Sygnia recommends the following response sequence:
- Monitor PAM module files (/lib/security/pam_*.so) and OpenSSH binaries (/usr/sbin/sshd) for any modification; alert on unexpected changes regardless of source
- Compare installed binaries against known-good copies from trusted repositories using cryptographic hashes, not timestamp or size checks
- Hunt proactively by diffing current file states against baseline snapshots; do not rely solely on real-time alerting
- Remove backdoored binaries before forcing password resets—otherwise new credentials are harvested immediately
- Test replacement binaries in isolated lab environments before deploying to production to avoid access lockouts
Additional Velvet Ant Indicators
Organizations that operate F5 BIG-IP appliances or Cisco Nexus switches should cross-reference earlier Velvet Ant tradecraft.

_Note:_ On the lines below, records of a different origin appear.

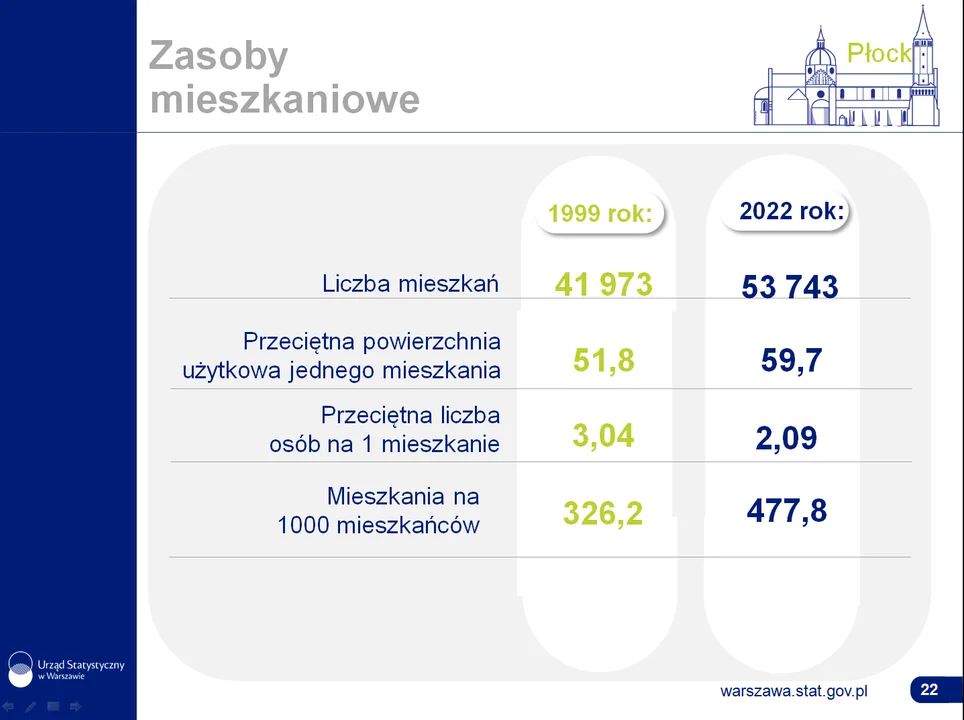 Zasoby mieszkaniowe

Płock

| | 1999 rok: | 2022 rok: |
|---|---|---|
| Liczba mieszkań | 41 973 | 53 743 |
| Przeciętna powierzchnia użytkowa jednego mieszkania | 51,8 | 59,7 |
| Przeciętna liczba osób na 1 mieszkanie | 3,04 | 2,09 |
| Mieszkania na 1000 mieszkańców | 326,2 | 477,8 |

Urząd Statystyczny w Warszawie

warszawa.stat.gov.pl

22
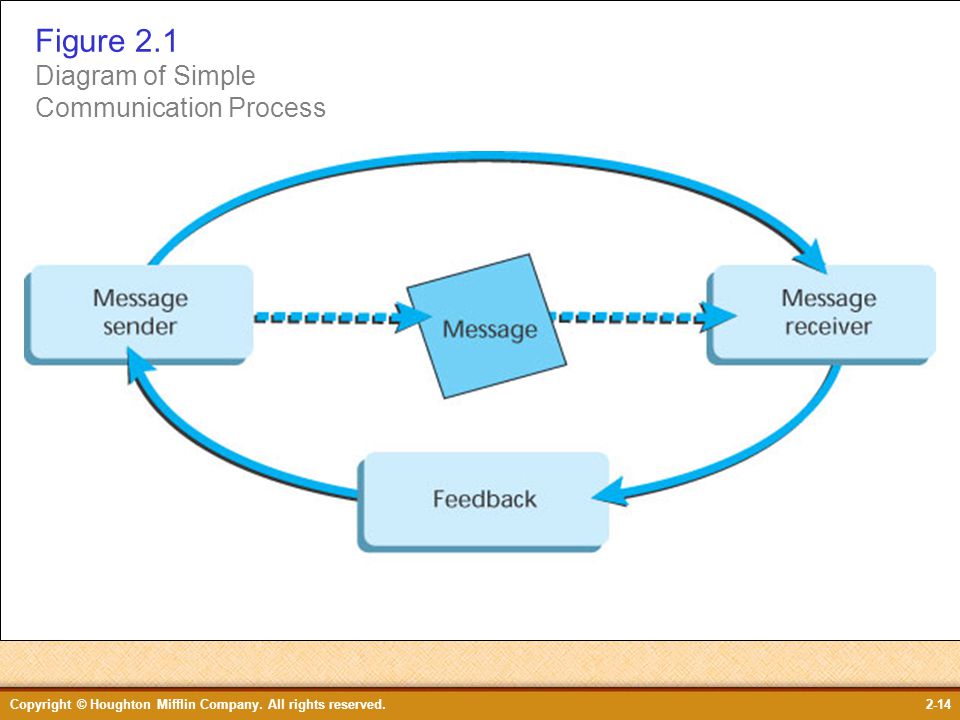 Figure 2.1
Diagram of Simple Communication Process

Message sender

Message

Message receiver

Feedback

Copyright © Houghton Mifflin Company. All rights reserved.

2-14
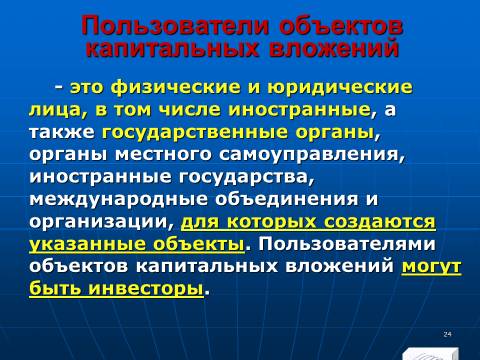 Пользователи объектов капитальных вложений

- это физические и юридические лица, в том числе иностранные, а также государственные органы, органы местного самоуправления, иностранные государства, международные объединения и организации, для которых создаются указанные объекты. Пользователями объектов капитальных вложений могут быть инвесторы.

24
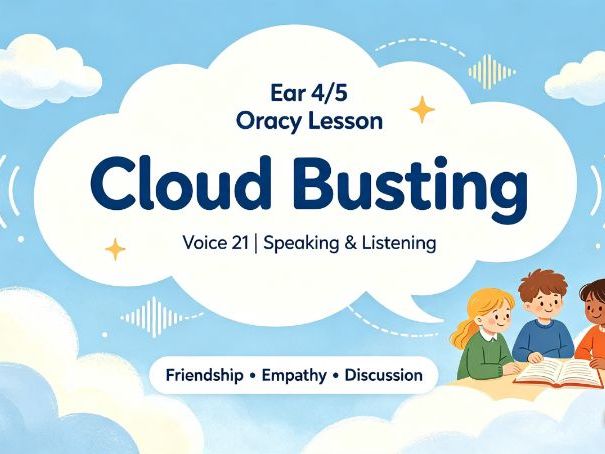 Ear 4/5
Oracy Lesson

Cloud Busting

Voice 21 | Speaking & Listening

Friendship • Empathy • Discussion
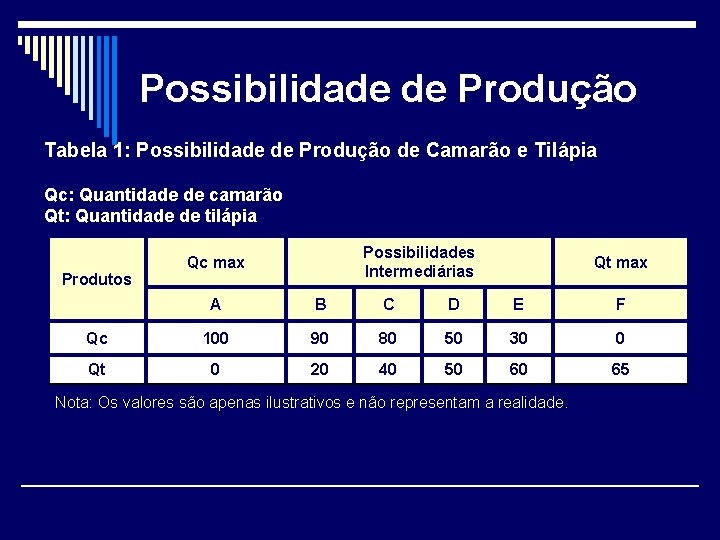 Possibilidade de Produção

Tabela 1: Possibilidade de Produção de Camarão e Tilápia

Qc: Quantidade de camarão
Qt: Quantidade de tilápia

| Produtos | Qc max | Possibilidades Intermediárias | | | | Qt max |
|---|---|---|---|---|---|---|
| | A | B | C | D | E | F |
| Qc | 100 | 90 | 80 | 50 | 30 | 0 |
| Qt | 0 | 20 | 40 | 50 | 60 | 65 |

Nota: Os valores são apenas ilustrativos e não representam a realidade.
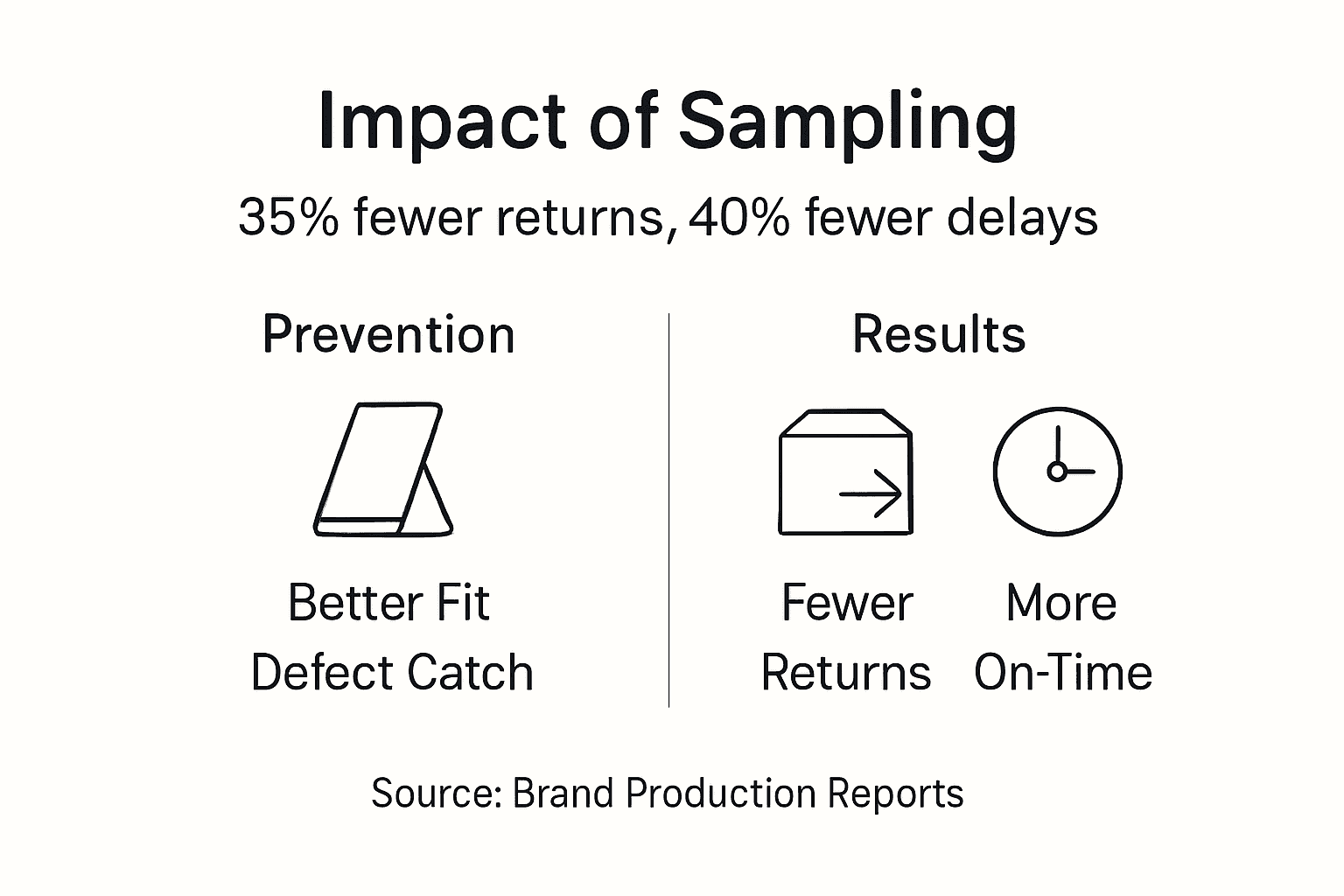 Impact of Sampling

35% fewer returns, 40% fewer delays

Prevention

Better Fit
Defect Catch

Results

Fewer
Returns

More
On-Time

Source: Brand Production Reports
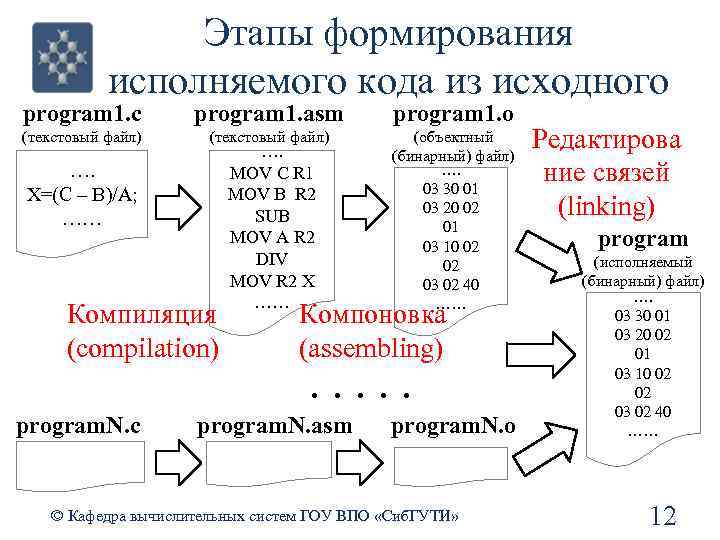 Этапы формирования исполняемого кода из исходного

program1.c
(текстовый файл)
….
X=(C – B)/A;
……

program1.asm
(текстовый файл)
….
MOV C R1
MOV B R2
SUB
MOV A R2
DIV
MOV R2 X
……

program1.o
(объектный (бинарный) файл)
….
03 30 01
03 20 02
01
03 10 02
02
03 02 40
……

Редактирование связей (linking)

program
(исполняемый (бинарный) файл)
….
03 30 01
03 20 02
01
03 10 02
02
03 02 40
……

Компиляция (compilation)

Компоновка (assembling)

. . . . .

programN.c

programN.asm

programN.o

© Кафедра вычислительных систем ГОУ ВПО «СибГУТИ»

12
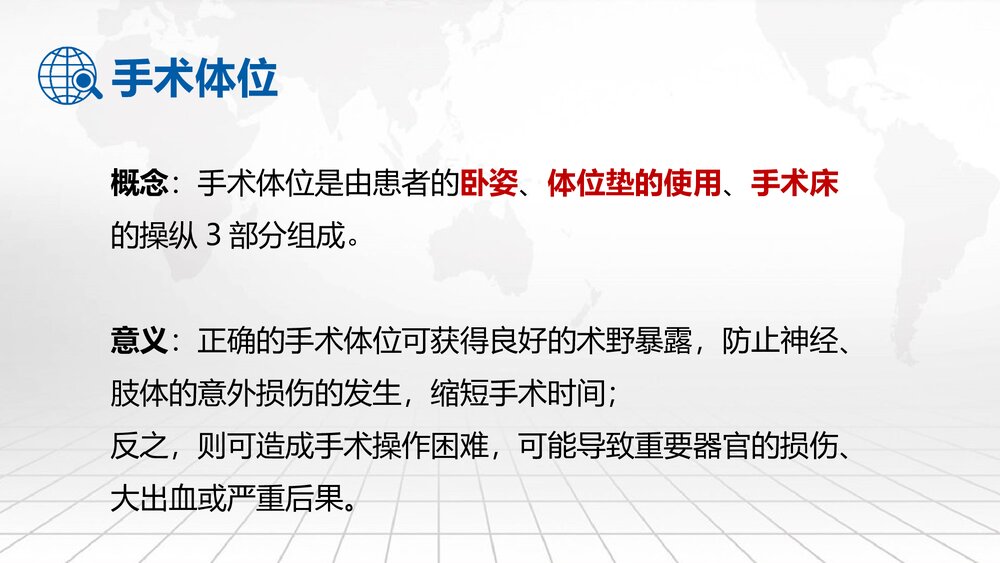 手术体位

概念：手术体位是由患者的卧姿、体位垫的使用、手术床的操纵 3 部分组成。

意义：正确的手术体位可获得良好的术野暴露，防止神经、肢体的意外损伤的发生，缩短手术时间;
反之，则可造成手术操作困难，可能导致重要器官的损伤、大出血或严重后果。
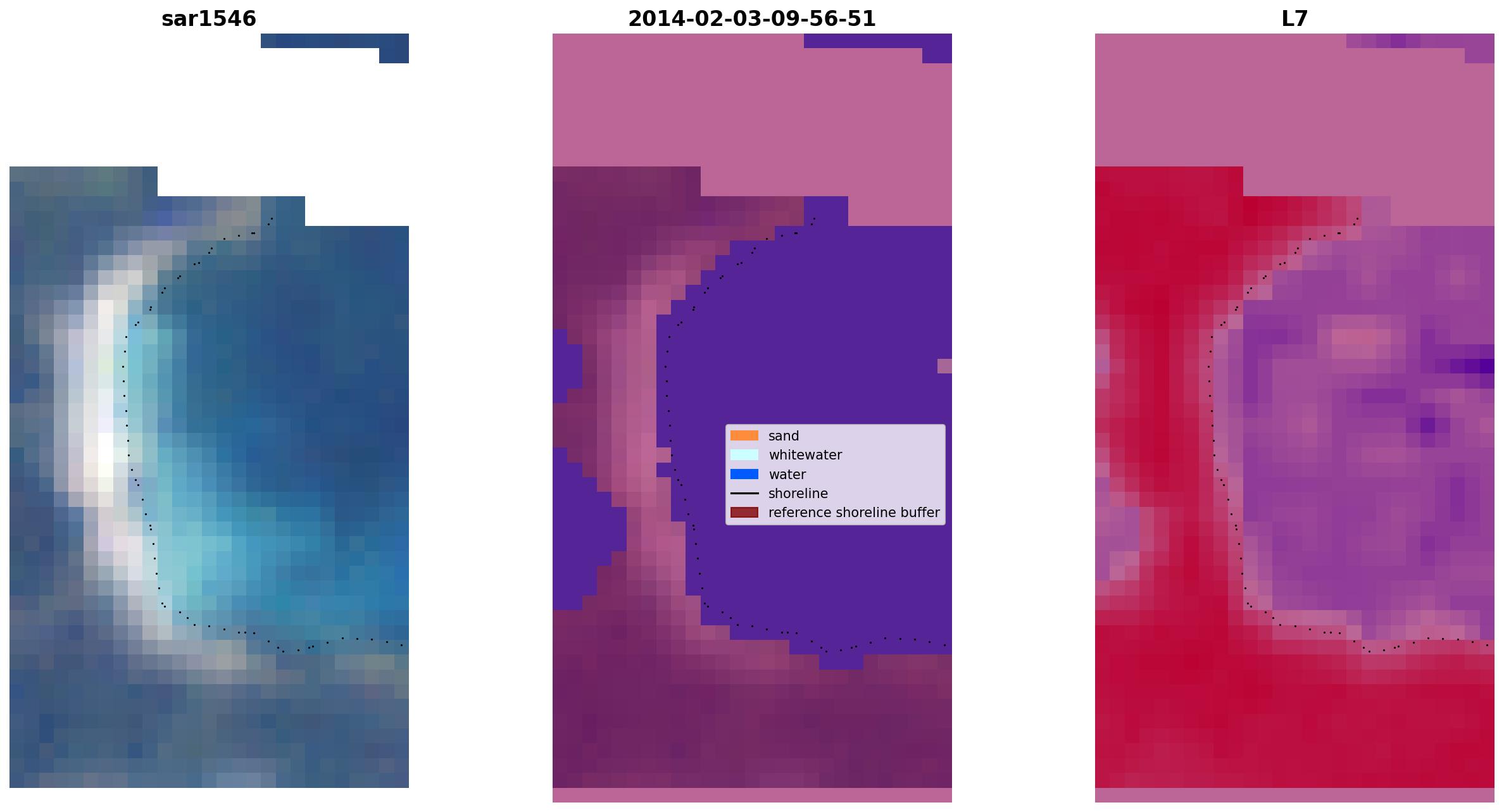 sar1546

2014-02-03-09-56-51

sand
whitewater
water
shoreline
reference shoreline buffer

L7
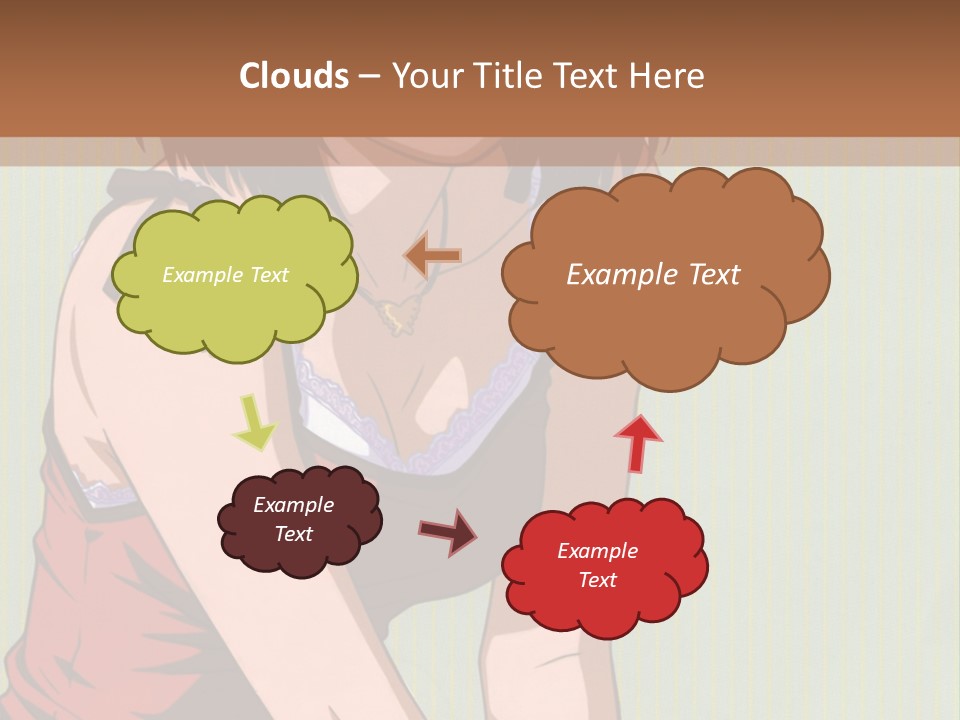 Clouds – Your Title Text Here

Example Text

Example Text

Example Text

Example Text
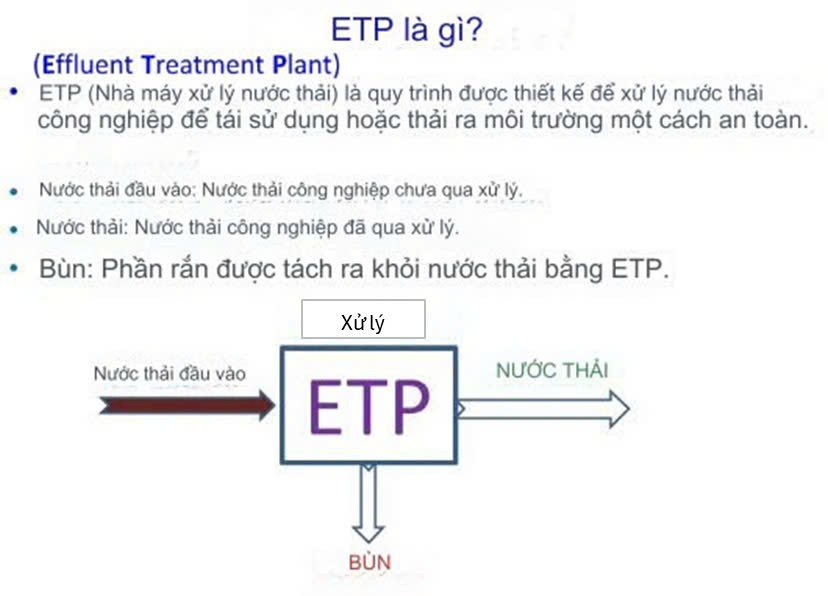 ETP là gì?

(Effluent Treatment Plant)

• ETP (Nhà máy xử lý nước thải) là quy trình được thiết kế để xử lý nước thải công nghiệp để tái sử dụng hoặc thải ra môi trường một cách an toàn.

• Nước thải đầu vào: Nước thải công nghiệp chưa qua xử lý.

• Nước thải: Nước thải công nghiệp đã qua xử lý.

• Bùn: Phần rắn được tách ra khỏi nước thải bằng ETP.

Xử lý

Nước thải đầu vào

ETP

NƯỚC THẢI

BÙN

Patch CVE-2024-20399 on all Cisco Nexus devices if not already applied. Monitor F5 systems for unexpected outbound network connections, particularly those initiated by management processes. Check for unauthorized configuration changes or newly created administrative accounts on both platforms.
The login layer now joins the list of infrastructure components that require integrity monitoring. PAM and OpenSSH sit outside the scope of most EDR tools and SIEM correlation rules. They are assumed to be correct by design. That assumption is exactly what Velvet Ant exploited for nine years.
Implications for Defense
The broader lesson extends beyond Linux authentication. Any component trusted by default and rarely inspected becomes a high-value persistence target for patient, capable adversaries. That includes firmware, bootloaders, hypervisors, and now the authentication stack. Air gaps provide physical segmentation, but they do not eliminate the need for integrity verification.
Velvet Ant demonstrated that even isolated networks can be reached if the actor is willing to stage through intermediary systems and wait years for value extraction. Once inside, they targeted the one layer defenders are least likely to suspect: the software that grants access in the first place. Defense requires shifting from perimeter monitoring to continuous integrity validation of the infrastructure itself.